(What to produce)
Return, copied unchanged, every line from the entries below that contains the string "lower".
:: Task material ::
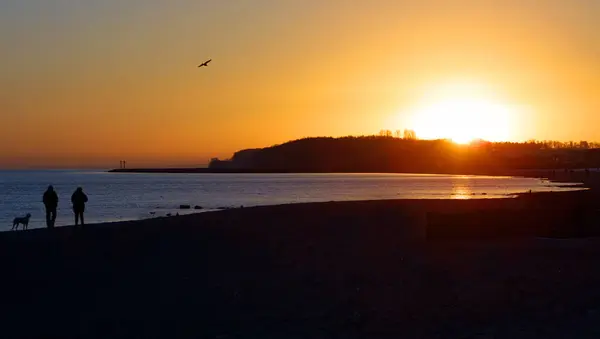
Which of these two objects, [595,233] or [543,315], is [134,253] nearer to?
:::
:: Task material ::
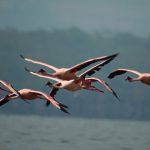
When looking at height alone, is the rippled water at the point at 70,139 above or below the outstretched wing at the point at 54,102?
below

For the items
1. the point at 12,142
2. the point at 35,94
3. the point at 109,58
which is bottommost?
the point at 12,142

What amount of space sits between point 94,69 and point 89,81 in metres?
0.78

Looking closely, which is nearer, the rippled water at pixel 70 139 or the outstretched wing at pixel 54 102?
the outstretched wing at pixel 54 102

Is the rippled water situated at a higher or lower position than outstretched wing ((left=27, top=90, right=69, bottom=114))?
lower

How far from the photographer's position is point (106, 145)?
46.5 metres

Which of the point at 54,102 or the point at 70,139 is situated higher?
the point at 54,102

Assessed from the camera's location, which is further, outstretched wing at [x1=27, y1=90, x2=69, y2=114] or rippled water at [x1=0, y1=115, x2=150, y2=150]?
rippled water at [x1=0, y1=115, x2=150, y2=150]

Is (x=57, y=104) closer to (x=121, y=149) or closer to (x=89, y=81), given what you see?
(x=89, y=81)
:::
(Task solution)
Is the rippled water situated at a higher or lower position than outstretched wing ((left=27, top=90, right=69, bottom=114))?
lower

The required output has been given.